Quando o menino chegou á edade de tres annos mandou o conde a um creado que levasse aquelle menino a muitas terras e fosse dizendo: «Quem quer ver o menino assafroado?» e que se visse que alguma mulher se commovia ao vel-o que reparasse bem n'ella e lh'o viesse dizer. Ora o menino levava vestida a saia assafroada e ao pescoço a campainha.

O creado correu muitas terras, mas não viu nenhuma mulher commover-se.
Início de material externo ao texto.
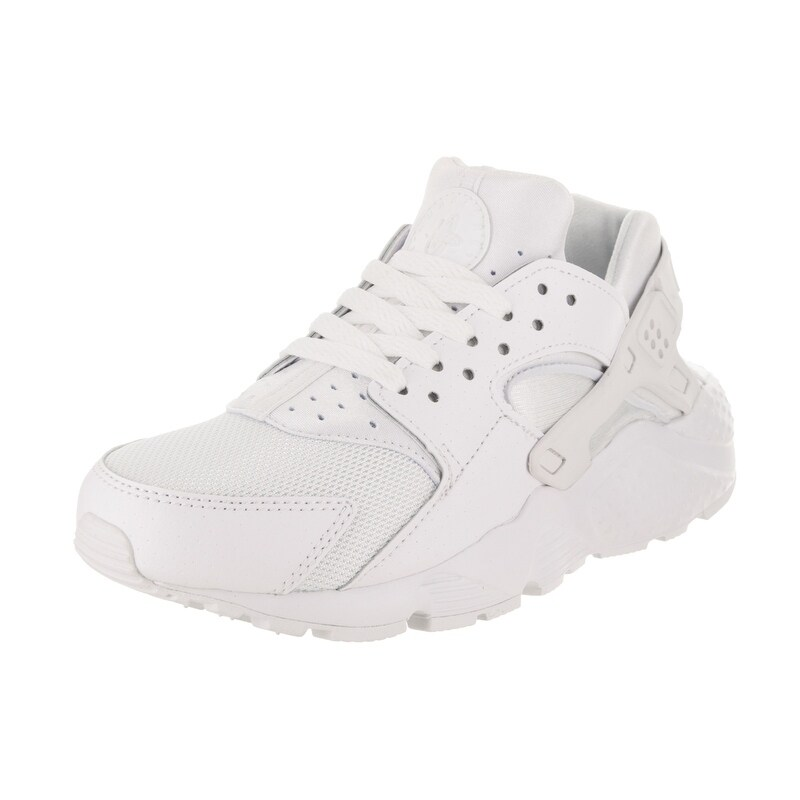 Nike Kids Huarache Run (GS) Running Shoe (6.5), Boy's, Wh...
Já o conde ia perdendo a esperança de encontrar a mãe do seu filho, quando, indo um dia ao palacio do rei, este lhe disse: «Conde, ouvi dizer que tens um filho muito lindo; admira que ainda não o trouxesses a palacio.» Respondeu-lhe o conde: «Eu não sabia que vossa magestade desejava ver meu filho, mas visto isso amanhã cá o mando.» Ora o rei estava bem longe de saber que a filha que estava na torre era a mãe do menino e tinha dito um dia para a rainha: «É melhor mandarmos vir a nossa filha para palacio, pois ella agora já não se perde.» A princeza tinha vindo para palacio. Chegou o creado do conde com o menino e o rei gabou muito a creança e chamou a rainha e a filha para o virem ver. A princeza quando viu a creança commoveu-se muito e fez-lhe muitas caricias, dizendo: «Ai meu menino assafroado!» Não escapou isto ao creado que foi logo dizer ao conde: «Saiba, senhor conde, que a princeza é a mãe do seu filho.» Ficou o conde muito contente e foi logo a correr a palacio e disse ao rei: «Então vossa magestade gostou de meu filho?» O rei respondeu: «Gostei muito». «Pois saiba vossa magestade que eu lhe venho pedir a mão da princeza sua filha.» «Oh conde! attreves-te a tanto?» «Attrevo-me porque a princeza é a mãe de meu filho.» O rei chamou a princeza e sabendo a verdade casou-a com o conde e foram muito felizes.